- **What the exercise asks**
Return every line of the data below that contains the string "instances", matching case exactly.

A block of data
++++++

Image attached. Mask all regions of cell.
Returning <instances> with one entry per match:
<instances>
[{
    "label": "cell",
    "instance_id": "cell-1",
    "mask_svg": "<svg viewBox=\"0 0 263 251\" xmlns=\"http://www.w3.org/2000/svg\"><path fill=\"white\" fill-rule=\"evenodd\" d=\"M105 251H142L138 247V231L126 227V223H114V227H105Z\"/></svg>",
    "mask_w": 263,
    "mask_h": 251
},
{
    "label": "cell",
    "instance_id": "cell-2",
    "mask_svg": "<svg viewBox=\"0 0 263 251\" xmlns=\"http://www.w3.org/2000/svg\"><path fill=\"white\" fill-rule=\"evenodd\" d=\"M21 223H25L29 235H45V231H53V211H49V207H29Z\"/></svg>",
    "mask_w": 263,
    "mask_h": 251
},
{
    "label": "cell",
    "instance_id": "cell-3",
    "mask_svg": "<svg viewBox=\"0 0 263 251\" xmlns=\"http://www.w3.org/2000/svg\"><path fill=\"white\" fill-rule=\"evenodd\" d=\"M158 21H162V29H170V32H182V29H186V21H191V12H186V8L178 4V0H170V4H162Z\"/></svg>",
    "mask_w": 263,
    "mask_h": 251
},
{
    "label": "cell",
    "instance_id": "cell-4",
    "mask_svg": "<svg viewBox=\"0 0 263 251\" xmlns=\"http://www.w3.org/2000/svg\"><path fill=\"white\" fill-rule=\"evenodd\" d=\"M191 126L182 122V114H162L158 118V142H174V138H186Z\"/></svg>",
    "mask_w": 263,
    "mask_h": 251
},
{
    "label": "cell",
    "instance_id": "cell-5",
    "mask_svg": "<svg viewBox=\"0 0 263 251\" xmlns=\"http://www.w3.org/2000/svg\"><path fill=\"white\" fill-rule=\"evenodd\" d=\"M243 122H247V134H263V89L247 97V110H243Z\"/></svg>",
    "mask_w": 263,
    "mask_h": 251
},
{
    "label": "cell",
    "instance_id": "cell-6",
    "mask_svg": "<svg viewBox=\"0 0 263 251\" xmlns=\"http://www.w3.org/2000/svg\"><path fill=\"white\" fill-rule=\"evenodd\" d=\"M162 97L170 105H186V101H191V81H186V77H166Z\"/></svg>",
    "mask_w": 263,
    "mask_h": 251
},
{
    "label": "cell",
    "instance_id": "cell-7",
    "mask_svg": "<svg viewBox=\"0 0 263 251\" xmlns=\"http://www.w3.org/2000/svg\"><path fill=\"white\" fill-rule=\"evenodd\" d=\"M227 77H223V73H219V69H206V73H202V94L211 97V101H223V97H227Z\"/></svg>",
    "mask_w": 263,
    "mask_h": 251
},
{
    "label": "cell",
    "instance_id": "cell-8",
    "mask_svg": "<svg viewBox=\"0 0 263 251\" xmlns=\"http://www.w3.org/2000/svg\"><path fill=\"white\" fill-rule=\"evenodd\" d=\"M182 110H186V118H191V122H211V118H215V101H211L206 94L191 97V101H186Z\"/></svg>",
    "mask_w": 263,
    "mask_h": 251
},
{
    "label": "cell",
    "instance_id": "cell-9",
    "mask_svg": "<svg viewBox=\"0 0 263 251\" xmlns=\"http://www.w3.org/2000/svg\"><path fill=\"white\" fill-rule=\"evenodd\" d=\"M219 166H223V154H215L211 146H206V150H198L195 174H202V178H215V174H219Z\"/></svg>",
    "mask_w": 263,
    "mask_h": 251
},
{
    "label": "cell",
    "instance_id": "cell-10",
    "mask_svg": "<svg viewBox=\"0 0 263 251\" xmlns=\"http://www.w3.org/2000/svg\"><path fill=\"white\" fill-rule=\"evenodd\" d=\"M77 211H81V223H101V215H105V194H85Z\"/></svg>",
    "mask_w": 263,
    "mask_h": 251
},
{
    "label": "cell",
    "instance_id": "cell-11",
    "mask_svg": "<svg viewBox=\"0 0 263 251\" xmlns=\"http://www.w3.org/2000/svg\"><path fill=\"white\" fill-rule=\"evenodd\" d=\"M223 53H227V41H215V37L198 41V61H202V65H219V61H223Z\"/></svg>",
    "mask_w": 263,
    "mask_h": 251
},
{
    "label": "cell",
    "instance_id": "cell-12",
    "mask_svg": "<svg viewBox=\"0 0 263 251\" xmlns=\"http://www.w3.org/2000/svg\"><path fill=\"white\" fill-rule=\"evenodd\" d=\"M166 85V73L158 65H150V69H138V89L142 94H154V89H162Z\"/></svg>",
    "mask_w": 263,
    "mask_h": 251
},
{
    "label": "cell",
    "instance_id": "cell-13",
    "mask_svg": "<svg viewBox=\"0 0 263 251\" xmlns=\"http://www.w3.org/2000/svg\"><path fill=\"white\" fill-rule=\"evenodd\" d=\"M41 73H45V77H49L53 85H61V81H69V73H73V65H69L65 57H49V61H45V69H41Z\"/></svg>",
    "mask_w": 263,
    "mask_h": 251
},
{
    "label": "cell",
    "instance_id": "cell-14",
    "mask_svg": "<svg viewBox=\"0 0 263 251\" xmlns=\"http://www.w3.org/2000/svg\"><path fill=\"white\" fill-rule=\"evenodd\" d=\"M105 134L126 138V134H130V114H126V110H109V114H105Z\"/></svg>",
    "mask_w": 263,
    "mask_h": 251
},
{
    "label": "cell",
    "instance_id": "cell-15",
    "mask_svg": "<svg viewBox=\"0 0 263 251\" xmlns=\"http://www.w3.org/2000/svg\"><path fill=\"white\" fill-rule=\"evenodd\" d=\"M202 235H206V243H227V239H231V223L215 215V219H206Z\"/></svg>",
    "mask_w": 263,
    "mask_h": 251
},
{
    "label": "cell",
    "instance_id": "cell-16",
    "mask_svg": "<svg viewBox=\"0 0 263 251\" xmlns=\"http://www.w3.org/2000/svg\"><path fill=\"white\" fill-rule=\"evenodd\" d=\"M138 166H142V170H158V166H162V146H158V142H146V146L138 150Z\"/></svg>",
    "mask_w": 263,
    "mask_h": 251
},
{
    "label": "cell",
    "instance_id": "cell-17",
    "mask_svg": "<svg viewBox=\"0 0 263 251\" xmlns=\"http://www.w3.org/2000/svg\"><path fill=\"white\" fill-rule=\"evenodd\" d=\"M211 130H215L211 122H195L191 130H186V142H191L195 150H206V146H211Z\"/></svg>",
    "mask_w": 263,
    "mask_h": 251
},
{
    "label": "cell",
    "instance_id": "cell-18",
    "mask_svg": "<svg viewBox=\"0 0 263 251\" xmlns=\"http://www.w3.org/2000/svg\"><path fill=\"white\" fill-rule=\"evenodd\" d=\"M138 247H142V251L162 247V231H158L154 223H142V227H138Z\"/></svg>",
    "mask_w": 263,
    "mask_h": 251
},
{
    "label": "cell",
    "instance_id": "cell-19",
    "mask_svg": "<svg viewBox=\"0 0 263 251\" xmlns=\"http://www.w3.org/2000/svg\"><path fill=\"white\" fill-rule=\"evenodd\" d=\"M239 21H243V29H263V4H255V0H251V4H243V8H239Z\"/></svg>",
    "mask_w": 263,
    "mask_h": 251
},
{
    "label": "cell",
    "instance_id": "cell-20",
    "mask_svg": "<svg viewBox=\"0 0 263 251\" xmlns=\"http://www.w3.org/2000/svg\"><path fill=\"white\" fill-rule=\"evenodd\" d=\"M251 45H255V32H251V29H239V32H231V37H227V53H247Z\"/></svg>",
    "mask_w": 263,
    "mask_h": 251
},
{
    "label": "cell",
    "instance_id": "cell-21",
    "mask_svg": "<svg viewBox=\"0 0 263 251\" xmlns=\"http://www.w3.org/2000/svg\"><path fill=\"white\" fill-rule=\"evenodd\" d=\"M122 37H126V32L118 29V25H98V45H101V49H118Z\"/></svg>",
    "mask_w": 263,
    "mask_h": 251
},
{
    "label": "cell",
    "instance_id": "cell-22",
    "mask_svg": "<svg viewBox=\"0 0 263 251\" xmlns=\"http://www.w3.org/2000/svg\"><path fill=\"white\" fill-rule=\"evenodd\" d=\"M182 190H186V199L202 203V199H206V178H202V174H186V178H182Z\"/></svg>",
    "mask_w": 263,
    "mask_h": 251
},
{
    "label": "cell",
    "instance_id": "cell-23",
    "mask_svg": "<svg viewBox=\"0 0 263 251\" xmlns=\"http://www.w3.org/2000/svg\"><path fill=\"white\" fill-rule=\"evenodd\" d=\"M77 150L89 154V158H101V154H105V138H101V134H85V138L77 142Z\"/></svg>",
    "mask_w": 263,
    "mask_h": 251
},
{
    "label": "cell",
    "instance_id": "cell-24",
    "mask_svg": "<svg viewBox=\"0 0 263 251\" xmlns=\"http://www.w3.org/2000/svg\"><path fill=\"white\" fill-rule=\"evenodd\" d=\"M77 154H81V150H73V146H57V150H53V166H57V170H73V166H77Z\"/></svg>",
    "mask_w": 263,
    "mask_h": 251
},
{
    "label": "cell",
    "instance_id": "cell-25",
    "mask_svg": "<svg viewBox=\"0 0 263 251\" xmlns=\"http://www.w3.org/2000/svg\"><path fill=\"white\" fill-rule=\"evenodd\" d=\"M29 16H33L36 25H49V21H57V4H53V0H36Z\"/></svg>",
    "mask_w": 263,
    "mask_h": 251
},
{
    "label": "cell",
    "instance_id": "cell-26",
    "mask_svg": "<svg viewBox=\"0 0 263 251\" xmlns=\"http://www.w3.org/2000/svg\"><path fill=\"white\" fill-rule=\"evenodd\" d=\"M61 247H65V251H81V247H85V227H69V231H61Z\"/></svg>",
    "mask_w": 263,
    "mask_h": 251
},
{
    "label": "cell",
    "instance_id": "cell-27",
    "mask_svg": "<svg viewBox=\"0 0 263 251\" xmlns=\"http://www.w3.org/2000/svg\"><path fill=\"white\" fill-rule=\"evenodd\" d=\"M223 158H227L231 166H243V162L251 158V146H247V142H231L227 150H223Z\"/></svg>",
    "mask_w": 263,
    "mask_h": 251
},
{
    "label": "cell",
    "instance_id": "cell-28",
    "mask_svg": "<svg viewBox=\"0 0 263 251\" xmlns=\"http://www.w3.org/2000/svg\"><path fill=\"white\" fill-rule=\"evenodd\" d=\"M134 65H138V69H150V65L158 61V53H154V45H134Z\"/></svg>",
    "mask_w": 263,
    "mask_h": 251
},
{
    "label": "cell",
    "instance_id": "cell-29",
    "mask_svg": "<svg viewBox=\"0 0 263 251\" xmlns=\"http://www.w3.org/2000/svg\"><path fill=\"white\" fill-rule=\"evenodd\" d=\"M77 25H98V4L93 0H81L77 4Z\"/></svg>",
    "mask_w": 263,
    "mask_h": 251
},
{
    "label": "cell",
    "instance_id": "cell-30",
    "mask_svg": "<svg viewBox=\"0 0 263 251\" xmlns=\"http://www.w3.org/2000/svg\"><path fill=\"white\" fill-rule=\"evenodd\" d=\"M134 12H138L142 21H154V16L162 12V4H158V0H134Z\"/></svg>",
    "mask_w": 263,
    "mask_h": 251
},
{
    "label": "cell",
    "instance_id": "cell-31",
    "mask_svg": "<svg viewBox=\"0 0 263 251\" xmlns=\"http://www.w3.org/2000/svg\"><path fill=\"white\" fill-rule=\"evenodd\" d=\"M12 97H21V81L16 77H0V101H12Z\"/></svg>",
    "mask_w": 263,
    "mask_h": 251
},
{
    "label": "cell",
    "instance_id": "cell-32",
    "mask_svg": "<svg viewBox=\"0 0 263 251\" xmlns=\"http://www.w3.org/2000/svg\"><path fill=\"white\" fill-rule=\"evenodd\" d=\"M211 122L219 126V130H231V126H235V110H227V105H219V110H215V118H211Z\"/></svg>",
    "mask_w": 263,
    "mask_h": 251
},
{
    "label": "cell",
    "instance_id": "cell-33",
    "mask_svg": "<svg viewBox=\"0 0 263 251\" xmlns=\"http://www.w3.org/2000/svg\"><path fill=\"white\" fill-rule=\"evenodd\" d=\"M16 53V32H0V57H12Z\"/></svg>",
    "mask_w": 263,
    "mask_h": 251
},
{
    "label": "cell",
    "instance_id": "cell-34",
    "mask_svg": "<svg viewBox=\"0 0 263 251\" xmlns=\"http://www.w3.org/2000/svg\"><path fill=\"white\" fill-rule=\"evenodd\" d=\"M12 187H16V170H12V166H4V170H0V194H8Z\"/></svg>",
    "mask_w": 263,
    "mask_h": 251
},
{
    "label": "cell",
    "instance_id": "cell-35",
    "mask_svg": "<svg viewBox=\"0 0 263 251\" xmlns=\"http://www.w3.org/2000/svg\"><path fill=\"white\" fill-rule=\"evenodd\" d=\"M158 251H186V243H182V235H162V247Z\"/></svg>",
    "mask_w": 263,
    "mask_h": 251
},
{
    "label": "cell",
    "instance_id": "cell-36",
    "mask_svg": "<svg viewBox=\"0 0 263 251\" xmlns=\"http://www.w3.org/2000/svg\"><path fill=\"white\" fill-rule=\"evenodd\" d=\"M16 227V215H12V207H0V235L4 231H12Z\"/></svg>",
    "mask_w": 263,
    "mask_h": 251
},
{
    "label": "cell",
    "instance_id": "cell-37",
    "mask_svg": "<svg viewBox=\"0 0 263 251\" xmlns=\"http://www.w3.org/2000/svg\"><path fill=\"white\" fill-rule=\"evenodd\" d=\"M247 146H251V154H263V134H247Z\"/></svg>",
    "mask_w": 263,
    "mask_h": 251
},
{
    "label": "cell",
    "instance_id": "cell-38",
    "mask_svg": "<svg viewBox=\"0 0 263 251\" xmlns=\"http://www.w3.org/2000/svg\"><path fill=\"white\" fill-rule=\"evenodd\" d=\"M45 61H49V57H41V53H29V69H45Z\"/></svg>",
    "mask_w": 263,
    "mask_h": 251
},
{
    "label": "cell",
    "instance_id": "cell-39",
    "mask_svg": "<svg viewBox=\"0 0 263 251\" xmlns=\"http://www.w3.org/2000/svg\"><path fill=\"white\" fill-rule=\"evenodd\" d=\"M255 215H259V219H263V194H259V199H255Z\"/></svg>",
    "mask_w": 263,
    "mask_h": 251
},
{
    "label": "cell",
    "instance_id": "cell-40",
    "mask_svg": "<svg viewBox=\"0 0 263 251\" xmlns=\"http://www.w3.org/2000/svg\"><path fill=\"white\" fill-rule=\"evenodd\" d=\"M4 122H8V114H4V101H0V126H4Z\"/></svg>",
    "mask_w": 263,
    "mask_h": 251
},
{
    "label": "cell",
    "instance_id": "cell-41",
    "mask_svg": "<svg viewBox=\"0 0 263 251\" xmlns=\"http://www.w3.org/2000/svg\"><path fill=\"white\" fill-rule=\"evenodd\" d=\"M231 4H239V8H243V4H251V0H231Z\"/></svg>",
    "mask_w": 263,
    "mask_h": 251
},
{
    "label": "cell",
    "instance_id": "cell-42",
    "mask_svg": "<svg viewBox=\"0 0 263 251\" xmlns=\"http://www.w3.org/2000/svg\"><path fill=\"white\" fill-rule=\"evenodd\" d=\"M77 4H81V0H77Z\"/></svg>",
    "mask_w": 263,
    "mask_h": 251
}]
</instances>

++++++

- **Solution**
Returning <instances> with one entry per match:
<instances>
</instances>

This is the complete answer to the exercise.